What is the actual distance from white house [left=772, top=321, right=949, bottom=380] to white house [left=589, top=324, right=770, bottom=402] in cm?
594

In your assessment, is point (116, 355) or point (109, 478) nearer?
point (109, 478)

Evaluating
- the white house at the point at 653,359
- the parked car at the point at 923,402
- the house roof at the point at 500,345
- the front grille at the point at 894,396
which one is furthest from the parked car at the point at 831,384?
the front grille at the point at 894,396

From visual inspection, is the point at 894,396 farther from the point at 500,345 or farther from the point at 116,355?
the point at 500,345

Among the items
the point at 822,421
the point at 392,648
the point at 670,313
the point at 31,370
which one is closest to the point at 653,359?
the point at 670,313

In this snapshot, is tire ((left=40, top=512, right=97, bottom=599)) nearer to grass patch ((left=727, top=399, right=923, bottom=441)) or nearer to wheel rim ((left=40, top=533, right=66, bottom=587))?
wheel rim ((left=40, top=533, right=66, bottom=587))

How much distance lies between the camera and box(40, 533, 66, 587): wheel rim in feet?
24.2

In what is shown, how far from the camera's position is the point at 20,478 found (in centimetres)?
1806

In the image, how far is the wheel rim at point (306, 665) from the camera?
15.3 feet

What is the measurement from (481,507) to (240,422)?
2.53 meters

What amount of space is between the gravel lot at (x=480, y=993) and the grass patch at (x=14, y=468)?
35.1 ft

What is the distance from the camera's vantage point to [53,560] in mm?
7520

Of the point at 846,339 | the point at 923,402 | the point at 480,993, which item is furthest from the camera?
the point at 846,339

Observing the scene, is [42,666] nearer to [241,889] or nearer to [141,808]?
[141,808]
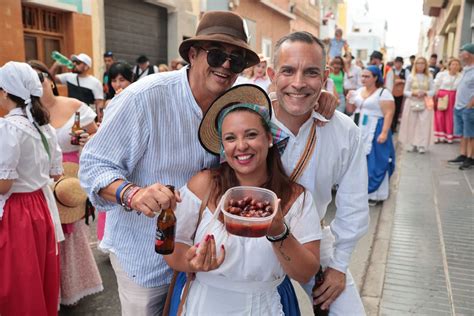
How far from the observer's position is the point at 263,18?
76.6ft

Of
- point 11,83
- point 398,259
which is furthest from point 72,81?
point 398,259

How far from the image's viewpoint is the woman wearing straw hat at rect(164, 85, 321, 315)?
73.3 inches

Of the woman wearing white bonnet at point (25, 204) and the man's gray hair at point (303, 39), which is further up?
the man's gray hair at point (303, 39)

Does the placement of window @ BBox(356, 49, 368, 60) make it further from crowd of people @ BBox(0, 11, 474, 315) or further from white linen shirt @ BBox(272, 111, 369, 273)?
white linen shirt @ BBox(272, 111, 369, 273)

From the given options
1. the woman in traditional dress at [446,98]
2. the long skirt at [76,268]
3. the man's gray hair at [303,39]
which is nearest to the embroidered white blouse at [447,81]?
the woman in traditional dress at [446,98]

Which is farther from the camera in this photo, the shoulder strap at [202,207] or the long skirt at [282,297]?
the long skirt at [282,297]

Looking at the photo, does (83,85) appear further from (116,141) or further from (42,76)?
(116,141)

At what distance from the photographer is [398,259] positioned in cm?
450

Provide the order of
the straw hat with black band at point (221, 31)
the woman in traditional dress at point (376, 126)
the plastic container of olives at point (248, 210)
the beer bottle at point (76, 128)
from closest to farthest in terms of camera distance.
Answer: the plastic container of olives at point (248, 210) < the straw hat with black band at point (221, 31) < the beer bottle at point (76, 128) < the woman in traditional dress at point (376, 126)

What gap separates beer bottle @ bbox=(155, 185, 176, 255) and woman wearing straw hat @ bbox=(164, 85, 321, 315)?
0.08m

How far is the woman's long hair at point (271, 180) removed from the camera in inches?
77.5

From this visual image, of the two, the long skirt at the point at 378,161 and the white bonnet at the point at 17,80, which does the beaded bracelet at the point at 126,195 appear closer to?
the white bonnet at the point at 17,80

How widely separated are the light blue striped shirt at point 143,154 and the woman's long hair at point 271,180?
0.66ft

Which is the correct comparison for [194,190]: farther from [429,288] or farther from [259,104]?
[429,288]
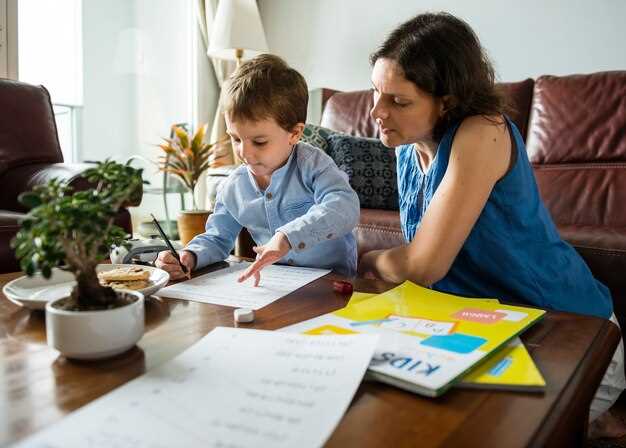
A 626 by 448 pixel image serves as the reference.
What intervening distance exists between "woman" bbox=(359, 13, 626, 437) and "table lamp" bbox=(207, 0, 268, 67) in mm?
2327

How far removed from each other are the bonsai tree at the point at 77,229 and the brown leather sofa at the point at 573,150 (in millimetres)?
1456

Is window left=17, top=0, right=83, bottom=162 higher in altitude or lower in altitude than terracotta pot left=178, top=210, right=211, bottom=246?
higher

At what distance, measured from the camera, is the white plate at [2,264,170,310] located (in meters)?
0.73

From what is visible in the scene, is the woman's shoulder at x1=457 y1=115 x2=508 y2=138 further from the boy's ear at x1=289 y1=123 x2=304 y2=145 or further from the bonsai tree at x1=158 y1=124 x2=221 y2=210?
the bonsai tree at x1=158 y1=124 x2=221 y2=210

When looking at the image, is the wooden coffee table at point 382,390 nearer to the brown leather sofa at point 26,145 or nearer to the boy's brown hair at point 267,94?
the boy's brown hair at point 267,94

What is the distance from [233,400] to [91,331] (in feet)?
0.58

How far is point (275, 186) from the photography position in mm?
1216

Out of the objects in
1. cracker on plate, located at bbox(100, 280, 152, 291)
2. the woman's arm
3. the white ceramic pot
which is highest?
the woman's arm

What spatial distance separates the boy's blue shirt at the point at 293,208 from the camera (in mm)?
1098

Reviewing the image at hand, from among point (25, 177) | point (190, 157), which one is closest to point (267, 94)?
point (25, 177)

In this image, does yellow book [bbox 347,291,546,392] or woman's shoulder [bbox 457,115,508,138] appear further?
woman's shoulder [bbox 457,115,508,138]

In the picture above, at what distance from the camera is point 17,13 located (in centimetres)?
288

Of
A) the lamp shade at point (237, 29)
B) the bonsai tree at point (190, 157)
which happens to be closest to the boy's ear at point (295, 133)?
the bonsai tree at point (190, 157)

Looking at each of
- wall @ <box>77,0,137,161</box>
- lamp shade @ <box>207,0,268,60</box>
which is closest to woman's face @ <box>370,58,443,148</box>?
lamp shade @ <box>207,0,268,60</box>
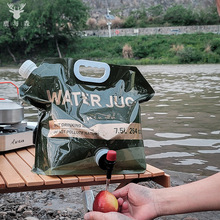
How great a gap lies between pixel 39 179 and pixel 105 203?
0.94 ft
...
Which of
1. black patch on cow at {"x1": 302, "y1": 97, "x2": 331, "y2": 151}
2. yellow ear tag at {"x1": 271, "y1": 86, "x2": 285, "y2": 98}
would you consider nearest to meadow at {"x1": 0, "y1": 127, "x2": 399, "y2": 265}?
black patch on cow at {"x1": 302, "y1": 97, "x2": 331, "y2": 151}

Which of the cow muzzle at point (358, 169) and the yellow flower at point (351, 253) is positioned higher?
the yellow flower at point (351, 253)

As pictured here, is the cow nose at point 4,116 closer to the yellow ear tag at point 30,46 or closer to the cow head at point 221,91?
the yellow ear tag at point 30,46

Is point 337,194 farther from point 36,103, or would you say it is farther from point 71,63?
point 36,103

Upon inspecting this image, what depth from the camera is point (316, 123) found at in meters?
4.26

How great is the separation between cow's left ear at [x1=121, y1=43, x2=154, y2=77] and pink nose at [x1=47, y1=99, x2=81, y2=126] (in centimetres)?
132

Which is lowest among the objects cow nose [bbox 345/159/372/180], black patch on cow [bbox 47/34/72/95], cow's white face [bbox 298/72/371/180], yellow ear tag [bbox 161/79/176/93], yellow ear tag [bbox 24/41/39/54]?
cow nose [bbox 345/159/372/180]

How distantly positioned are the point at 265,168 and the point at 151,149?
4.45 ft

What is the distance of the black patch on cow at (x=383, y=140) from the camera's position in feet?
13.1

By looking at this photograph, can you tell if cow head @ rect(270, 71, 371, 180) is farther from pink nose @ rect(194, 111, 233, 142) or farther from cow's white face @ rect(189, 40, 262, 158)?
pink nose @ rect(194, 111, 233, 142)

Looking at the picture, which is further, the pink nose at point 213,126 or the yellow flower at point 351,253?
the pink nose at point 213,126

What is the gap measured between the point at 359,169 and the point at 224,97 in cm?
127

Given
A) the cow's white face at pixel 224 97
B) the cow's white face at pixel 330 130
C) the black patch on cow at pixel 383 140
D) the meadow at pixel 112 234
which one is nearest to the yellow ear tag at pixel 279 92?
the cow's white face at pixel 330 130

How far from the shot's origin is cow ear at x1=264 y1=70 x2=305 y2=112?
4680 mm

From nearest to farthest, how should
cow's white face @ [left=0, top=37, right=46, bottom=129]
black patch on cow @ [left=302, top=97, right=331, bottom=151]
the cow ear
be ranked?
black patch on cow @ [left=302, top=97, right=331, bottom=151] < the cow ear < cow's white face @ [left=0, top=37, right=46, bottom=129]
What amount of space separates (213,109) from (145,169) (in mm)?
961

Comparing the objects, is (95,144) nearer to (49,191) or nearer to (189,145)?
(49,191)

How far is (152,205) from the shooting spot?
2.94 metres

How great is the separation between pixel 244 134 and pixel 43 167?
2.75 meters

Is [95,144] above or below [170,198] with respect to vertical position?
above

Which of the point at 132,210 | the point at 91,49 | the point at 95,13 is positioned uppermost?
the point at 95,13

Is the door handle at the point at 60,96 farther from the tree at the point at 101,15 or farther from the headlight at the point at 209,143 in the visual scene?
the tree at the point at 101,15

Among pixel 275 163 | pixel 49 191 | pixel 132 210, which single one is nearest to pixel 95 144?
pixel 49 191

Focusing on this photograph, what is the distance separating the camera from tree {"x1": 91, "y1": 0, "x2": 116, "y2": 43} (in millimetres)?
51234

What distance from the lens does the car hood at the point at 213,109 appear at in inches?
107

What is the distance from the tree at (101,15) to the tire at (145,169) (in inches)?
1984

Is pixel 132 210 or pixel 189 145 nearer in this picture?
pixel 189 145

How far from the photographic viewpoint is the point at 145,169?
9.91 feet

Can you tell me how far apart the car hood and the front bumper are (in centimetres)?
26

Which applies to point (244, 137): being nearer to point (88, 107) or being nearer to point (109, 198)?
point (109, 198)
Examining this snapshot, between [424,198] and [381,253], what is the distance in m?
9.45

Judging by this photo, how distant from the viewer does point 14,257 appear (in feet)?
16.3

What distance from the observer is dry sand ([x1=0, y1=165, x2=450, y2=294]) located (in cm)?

Goal → Pull out every line in the records above that contains the string "gray", matching case exactly.

Full answer →
Of the woman wearing white bonnet at point (25, 204) and the man's gray hair at point (303, 39), which is further up?
the man's gray hair at point (303, 39)
3. the man's gray hair at [303,39]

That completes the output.